Liegen zwischen Tathandlungen gleicher Art in Ansehung desselben Arbeitnehmers nicht mehr als zwei Wochen (enger zeitlicher Zusammenhang), so kann jedenfalls von einem fortgesetzten Delikt ausgegangen werden; zu einem fortgesetzten Delikt können nur einzelne Verstöße gegen eine bestimmte Rechtsvorschrift zusammengefasst werden, nicht aber auch Verstöße gegen verschiedene Vorschriften

14. 11. 2012
Gesetze: AZG, ASchG, § 22 VStG
Schlagworte: Arbeitnehmerschutzrecht, fortgesetztes Delikt

GZ 2009/11/0066, 18.09.2012

VwGH: Nach der Rsp des VwGH liegen dann, wenn Rechtsvorschriften, die dem Schutz von Arbeitnehmern dienen, in Ansehung mehrerer Arbeitnehmer verletzt werden, mehrere Übertretungen vor. Liegen zwischen Tathandlungen gleicher Art in Ansehung desselben Arbeitnehmers nicht mehr als zwei Wochen (enger zeitlicher Zusammenhang), so kann jedenfalls von einem fortgesetzten Delikt ausgegangen werden.

Zu einem fortgesetzten Delikt können nur einzelne Verstöße gegen eine bestimmte Rechtsvorschrift unter den oben genannten Voraussetzungen zusammengefasst werden, nicht aber auch Verstöße gegen verschiedene Vorschriften.

Der VwGH hat schon bisher die Auffassung vertreten, dass es sich bei der Überschreitung der zulässigen täglichen Arbeitszeit und der zulässigen Wochenarbeitszeit um zwei verschiedene Delikte und nicht um ein fortgesetztes Delikt handelt, ebenso bei Überschreitung der zulässigen Tages- bzw Wochenarbeitszeit einerseits und Nichtgewährung der täglichen bzw wöchentlichen Mindestruhezeit andererseits.

Die zu Übertretungen des AZG ergangene Judikatur wurde auch schon auf Übertretungen der Verordnung (EWG) Nr. 3820/85 übertragen, die durch die im Beschwerdefall maßgebliche VO ersetzt wurde (vgl das Erkenntnis vom 28. Juni 2005, 2004/11/0028,0222).

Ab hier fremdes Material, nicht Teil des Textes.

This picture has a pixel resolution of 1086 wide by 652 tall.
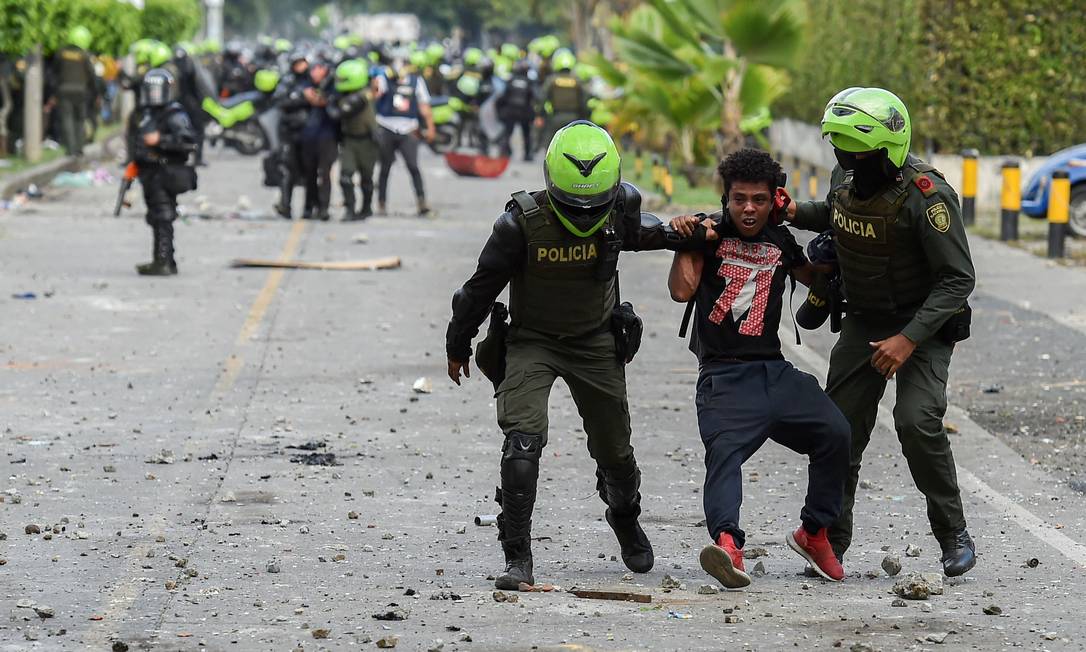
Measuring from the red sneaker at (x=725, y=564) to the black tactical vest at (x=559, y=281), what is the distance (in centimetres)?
85

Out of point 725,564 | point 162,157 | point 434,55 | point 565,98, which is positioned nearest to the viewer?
point 725,564

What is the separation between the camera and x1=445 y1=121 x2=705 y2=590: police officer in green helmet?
21.4 ft

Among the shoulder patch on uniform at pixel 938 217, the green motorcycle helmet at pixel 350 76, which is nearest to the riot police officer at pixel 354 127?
the green motorcycle helmet at pixel 350 76

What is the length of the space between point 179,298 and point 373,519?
25.2 ft

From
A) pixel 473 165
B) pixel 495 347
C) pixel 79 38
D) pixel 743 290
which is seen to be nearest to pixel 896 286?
pixel 743 290

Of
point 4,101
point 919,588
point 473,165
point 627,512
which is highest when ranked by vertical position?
point 4,101

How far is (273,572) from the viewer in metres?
6.90

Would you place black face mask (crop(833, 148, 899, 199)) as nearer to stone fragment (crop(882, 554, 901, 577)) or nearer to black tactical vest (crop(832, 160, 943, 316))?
black tactical vest (crop(832, 160, 943, 316))

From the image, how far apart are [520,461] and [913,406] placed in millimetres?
1334

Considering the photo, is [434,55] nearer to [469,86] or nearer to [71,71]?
[469,86]

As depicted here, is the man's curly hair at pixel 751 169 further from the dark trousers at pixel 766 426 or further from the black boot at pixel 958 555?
the black boot at pixel 958 555

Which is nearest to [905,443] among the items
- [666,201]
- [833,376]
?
[833,376]

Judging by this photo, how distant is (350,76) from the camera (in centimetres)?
2100

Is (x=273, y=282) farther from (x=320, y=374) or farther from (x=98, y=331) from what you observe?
(x=320, y=374)
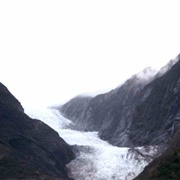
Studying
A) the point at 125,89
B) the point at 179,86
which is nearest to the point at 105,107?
the point at 125,89

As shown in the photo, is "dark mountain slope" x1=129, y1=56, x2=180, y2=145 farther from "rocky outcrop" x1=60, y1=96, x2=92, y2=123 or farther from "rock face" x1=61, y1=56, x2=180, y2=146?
"rocky outcrop" x1=60, y1=96, x2=92, y2=123

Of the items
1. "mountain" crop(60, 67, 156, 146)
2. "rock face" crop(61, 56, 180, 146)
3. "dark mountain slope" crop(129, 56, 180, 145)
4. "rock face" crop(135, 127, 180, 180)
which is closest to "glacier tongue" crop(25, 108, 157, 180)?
"rock face" crop(61, 56, 180, 146)

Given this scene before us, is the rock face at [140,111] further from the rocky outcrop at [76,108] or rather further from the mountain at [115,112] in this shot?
the rocky outcrop at [76,108]

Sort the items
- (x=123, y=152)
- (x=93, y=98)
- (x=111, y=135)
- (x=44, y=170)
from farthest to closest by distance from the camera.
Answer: (x=93, y=98)
(x=111, y=135)
(x=123, y=152)
(x=44, y=170)

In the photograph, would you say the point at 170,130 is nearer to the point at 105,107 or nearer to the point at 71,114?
the point at 105,107

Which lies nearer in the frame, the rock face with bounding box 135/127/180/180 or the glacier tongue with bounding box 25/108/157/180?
the rock face with bounding box 135/127/180/180
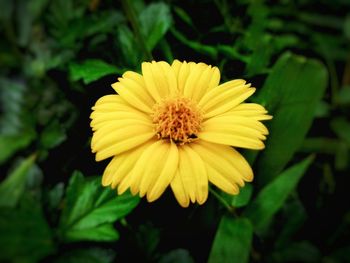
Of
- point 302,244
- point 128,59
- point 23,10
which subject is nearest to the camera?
point 128,59

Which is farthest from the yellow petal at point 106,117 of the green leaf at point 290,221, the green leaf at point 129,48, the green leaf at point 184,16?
the green leaf at point 290,221

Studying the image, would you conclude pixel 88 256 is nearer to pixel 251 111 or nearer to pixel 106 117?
pixel 106 117

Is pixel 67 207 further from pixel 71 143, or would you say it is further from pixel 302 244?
pixel 302 244

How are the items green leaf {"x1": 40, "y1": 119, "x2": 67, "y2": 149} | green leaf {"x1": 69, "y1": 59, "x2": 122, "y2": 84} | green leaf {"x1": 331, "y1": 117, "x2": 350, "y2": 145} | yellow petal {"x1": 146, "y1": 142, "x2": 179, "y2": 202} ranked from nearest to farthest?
yellow petal {"x1": 146, "y1": 142, "x2": 179, "y2": 202} → green leaf {"x1": 69, "y1": 59, "x2": 122, "y2": 84} → green leaf {"x1": 40, "y1": 119, "x2": 67, "y2": 149} → green leaf {"x1": 331, "y1": 117, "x2": 350, "y2": 145}

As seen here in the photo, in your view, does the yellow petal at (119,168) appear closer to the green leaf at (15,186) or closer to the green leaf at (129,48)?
the green leaf at (129,48)

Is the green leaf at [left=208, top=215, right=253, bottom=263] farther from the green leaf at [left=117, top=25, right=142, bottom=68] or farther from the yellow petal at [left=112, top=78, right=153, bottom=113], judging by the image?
the green leaf at [left=117, top=25, right=142, bottom=68]

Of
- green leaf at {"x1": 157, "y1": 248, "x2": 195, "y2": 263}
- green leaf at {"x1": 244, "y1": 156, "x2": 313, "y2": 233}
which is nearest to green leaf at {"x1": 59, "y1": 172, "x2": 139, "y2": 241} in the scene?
green leaf at {"x1": 157, "y1": 248, "x2": 195, "y2": 263}

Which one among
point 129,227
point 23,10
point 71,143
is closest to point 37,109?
point 71,143
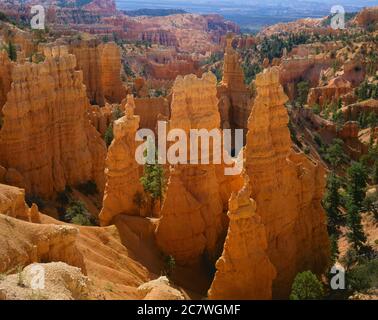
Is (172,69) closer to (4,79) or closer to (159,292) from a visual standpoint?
(4,79)

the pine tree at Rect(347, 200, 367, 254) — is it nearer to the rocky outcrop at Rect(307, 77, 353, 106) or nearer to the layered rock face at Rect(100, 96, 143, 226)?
the layered rock face at Rect(100, 96, 143, 226)

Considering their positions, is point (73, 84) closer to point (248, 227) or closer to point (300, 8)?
point (248, 227)

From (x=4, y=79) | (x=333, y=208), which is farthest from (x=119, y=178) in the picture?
(x=333, y=208)

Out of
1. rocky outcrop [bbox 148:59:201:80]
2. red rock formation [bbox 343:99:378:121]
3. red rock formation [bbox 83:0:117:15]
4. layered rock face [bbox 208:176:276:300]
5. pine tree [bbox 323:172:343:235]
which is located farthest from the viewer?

In diesem Erkenntnis wurde ausgeführt, dass die Überschreitung der zulässigen Tageslenkzeit gem Art 6 Abs 1 VO (EWG) Nr 3820/85 und die Unterschreitung der Mindestruhezeit innerhalb eines Zeitraums von 24 Stunden gem Art 8 Abs 1 VO (EWG) Nr 3820/85 zwei verschiedene Übertretungen bilden, die zueinander nicht in einem solchen Verhältnis stehen, dass die Begehung des einen Verstoßes zwingend den anderen Verstoß nach sich zieht.